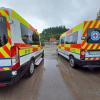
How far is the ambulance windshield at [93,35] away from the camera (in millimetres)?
7410

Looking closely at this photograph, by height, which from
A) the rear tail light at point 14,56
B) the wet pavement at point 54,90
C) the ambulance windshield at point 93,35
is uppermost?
the ambulance windshield at point 93,35

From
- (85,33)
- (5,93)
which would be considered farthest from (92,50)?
(5,93)

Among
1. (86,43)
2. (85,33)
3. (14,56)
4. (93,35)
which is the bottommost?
(14,56)

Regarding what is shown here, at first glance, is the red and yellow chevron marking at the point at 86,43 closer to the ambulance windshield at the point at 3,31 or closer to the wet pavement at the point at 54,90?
the wet pavement at the point at 54,90

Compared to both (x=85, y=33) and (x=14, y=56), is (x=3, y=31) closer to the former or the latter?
(x=14, y=56)

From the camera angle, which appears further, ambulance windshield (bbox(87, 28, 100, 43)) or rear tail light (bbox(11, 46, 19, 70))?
ambulance windshield (bbox(87, 28, 100, 43))

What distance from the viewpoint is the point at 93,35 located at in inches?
293

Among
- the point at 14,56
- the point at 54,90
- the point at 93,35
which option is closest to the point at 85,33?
the point at 93,35

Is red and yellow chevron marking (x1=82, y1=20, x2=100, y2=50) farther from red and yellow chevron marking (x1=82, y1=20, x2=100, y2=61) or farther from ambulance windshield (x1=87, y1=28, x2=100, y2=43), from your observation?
ambulance windshield (x1=87, y1=28, x2=100, y2=43)

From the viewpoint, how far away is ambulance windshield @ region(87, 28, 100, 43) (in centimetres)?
741

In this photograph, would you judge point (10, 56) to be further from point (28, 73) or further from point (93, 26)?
point (93, 26)

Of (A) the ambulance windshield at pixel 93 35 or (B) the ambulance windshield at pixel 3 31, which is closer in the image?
(B) the ambulance windshield at pixel 3 31

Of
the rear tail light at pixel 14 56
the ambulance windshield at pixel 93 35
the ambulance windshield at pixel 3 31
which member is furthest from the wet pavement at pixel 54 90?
the ambulance windshield at pixel 93 35

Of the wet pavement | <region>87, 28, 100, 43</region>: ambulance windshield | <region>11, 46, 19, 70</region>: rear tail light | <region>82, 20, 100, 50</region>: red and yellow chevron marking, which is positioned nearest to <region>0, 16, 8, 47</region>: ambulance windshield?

▶ Objective
Output the line that contains "In this photograph, would", followed by every later line in the listing, with no line omitted and none added.

▶ Final result
In this photograph, would you judge point (10, 56) to be further from point (28, 73) or further from point (93, 26)?
point (93, 26)

Of (A) the ambulance windshield at pixel 93 35 or (B) the ambulance windshield at pixel 3 31, which is closer in the image?
(B) the ambulance windshield at pixel 3 31

Of
the rear tail light at pixel 14 56
the ambulance windshield at pixel 93 35
the ambulance windshield at pixel 3 31
which member is furthest from the wet pavement at pixel 54 90?
the ambulance windshield at pixel 93 35

Of the wet pavement | <region>87, 28, 100, 43</region>: ambulance windshield | <region>11, 46, 19, 70</region>: rear tail light | <region>82, 20, 100, 50</region>: red and yellow chevron marking, which is positioned nearest to <region>0, 16, 8, 47</region>: ambulance windshield?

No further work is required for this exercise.